Exercise instructions:
1: Answer the following questions using the horse racing interview, each on its own line.
(a) How many veterinarians attended the regulatory veterinarian CE program co-hosted by the Alliance and RMTC?
(b) What average equine fatality rate per 1000 starts did Alliance accredited racetracks that disclose their fatality rates achieve?
(c) What percentage of the North American pari-mutuel handle is represented by Alliance accredited racetracks?
2: For each statement below, state whether it agrees with the horse racing interview, and quote the words of the interview that decide it.
(a) Starting gate crews were required to wear safety helmets before the Alliance was formed.
(b) The veterinarians at the CE program represented six countries.
(c) The NTRA considers legal action the best defense against state referendums on racing.
3: Carry on the horse racing interview, beginning after its final sentence.

Excerpted text:

--*--

Prior to the formation of the Alliance, starting gate crews were not required to wear safety helmets; now it is commonplace everywhere. The Alliance was at the forefront of the aftercare movement through the institution of programs at racetracks across the country. Through the Alliance, there are racing surfaces standards and training and continuing education programs for all racetrack employees having direct contact with the horse. Earlier this month, the Alliance and RMTC co-hosted a regulatory veterinarian CE program that drew more than 60 veterinarians representing over 50 North American racetracks and six countries. I could go on. There have been literally hundreds of safety protocols and industry best practices promoted by the Alliance and implemented by racetracks in the past decade.
It is noteworthy that according to The Jockey Club’s most recent announcement concerning the 2018 EID statistics, Alliance accredited racetracks that disclose their fatality rates achieved the lowest average rate for equine fatalities per 1000 starts–1.45. Thus, Alliance accreditation is moving the needle in the right direction for our industry. Racetracks representing 75% of the North American pari-mutuel handle are Alliance accredited, but we need every racetrack to embrace the program.
SF: What are your concerns about states implementing ballot propositions banning racing? What is the NTRA prepared to do to counter these initiatives?
AW: We are always concerned about legislative initiatives that threaten our sport. The NTRA stands ready to assist in countering any state referendum but, as we have said already, the best defense is a good story to tell of bringing about real change in attitude and result. That is the best way to counter the opposition.

--*--

Data extracts:
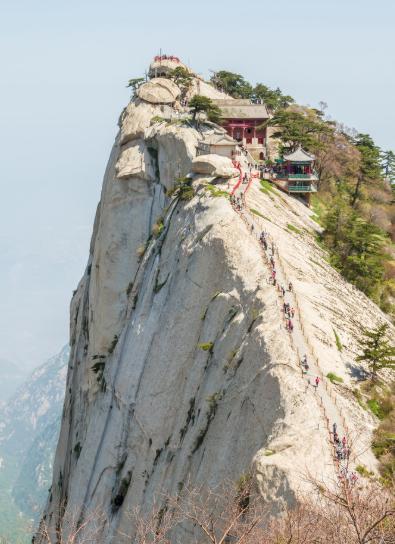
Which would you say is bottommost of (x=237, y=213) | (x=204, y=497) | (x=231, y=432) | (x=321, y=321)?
(x=204, y=497)

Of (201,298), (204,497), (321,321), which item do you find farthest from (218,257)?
(204,497)

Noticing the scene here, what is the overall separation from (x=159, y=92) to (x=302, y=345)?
173 ft

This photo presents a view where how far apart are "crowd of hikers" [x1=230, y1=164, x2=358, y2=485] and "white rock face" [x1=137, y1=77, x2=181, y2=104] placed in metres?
22.0

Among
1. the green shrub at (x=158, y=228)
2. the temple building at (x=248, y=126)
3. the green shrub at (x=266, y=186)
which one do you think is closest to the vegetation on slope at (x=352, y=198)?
the temple building at (x=248, y=126)

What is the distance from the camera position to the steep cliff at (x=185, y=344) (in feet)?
113

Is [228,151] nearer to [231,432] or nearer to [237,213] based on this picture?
[237,213]

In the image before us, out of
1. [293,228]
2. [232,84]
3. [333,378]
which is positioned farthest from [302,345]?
[232,84]

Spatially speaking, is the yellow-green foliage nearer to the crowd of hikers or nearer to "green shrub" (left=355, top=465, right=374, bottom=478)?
the crowd of hikers

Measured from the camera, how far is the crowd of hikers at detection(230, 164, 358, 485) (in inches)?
1170

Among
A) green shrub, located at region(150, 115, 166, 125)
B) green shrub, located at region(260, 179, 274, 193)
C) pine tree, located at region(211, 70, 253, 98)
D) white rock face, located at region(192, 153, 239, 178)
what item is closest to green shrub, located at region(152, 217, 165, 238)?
white rock face, located at region(192, 153, 239, 178)

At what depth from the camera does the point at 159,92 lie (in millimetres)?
82750

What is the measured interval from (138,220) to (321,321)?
108 ft

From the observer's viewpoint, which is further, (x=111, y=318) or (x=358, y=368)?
(x=111, y=318)

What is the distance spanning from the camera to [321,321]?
4344 centimetres
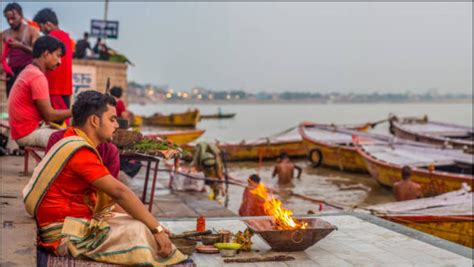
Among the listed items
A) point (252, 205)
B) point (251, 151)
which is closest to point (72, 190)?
point (252, 205)

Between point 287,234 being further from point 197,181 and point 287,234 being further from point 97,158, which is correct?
point 197,181

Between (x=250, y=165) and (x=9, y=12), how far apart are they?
17.1 meters

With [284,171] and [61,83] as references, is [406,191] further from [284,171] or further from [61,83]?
[61,83]

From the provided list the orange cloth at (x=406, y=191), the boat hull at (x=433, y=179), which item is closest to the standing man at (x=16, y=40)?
the orange cloth at (x=406, y=191)

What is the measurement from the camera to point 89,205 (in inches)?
140

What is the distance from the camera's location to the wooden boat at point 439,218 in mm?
8172

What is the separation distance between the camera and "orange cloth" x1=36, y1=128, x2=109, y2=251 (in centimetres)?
331

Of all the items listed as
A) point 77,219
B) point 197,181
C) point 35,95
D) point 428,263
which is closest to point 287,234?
point 428,263

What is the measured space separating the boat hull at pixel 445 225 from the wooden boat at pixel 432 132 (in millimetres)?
14325

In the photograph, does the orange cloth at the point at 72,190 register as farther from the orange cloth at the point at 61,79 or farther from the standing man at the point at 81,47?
the standing man at the point at 81,47

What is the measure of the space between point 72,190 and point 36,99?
7.49 feet

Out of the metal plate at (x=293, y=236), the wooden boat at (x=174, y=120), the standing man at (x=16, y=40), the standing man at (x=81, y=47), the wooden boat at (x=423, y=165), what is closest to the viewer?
the metal plate at (x=293, y=236)

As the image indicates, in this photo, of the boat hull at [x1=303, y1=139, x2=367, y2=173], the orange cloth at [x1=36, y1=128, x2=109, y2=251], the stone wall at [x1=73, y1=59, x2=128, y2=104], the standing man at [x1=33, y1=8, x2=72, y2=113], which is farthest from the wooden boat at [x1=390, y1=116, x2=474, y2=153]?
the orange cloth at [x1=36, y1=128, x2=109, y2=251]

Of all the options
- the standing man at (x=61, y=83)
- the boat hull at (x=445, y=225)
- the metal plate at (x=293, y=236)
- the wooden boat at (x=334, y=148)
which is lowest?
the wooden boat at (x=334, y=148)
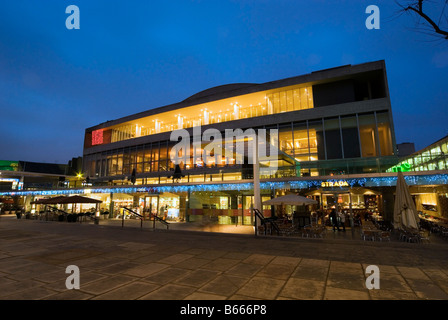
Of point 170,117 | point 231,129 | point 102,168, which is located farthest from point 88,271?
point 102,168

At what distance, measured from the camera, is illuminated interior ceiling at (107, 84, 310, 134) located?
26000 millimetres

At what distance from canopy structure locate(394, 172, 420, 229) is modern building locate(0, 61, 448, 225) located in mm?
2354

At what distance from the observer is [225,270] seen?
6.49 metres

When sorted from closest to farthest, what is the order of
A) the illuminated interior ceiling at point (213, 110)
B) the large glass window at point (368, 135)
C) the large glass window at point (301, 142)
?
the large glass window at point (368, 135), the large glass window at point (301, 142), the illuminated interior ceiling at point (213, 110)

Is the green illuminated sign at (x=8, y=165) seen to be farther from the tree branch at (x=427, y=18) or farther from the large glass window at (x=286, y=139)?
the tree branch at (x=427, y=18)

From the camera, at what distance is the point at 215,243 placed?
35.4 feet

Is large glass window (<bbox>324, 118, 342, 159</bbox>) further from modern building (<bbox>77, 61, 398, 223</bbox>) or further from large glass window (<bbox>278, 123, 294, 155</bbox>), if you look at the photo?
large glass window (<bbox>278, 123, 294, 155</bbox>)

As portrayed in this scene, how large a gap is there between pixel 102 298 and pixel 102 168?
113 feet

--*--

Answer section:
1:
(a) More than 60 veterinarians.
(b) 1.45.
(c) 75%.

2:
(a) No: "Prior to the formation of the Alliance, starting gate crews were not required to wear safety helmets"
(b) Yes: "representing over 50 North American racetracks and six countries"
(c) No: "the best defense is a good story to tell of bringing about real change in attitude and result"

3:
SF: In times of crisis in racing, many lament that we don’t have a national office or spokesperson. Should we? Can we?
AW: The logistics of a national office are daunting to say the least. The different commercial interests of the various entities in racing–racetrack operators, trainers, owners, breeders, jockeys and regulators–make it a very high hurdle that is very difficult, if not impossible, to overcome. Also, horse racing is state regulated. This is why we formed the Alliance, to provide a non-governmental, self-regulatory structure for the improvement of the sport. The purpose is to work constructively with state regulators and stakeholders to ensure that the industry is regulated in an effective, aggressive manner. The Alliance is nimble, and where there is consensus, it can move quickly to push the adoption of many reform efforts that are already underway across the country. Every racing commission in the country should be working with the Alliance and the racetracks they regulate to promote the highest degree of safety and integrity.
The NTRA speaks for its membership, which includes all facets of the industry. We have done so in past crises and we will do it again. The rise of social media has made it very difficult in certain circumstances to speak with one voice. However, because of social media, we are hearing from new voices and new perspectives and that can be a very good thing.
SF: They say that there is an opportunity in every crisis. What is racing’s opportunity right now?
AW: The safety and welfare of our equine and human athletes must be paramount. The overwhelming majority of individuals who derive their livelihood from horseracing agree with this statement. If we can come away from this crisis with our commitment to safety and welfare more firmly established and put into practice by all segments of the business, we will not only survive this crisis, but also emerge in a better place.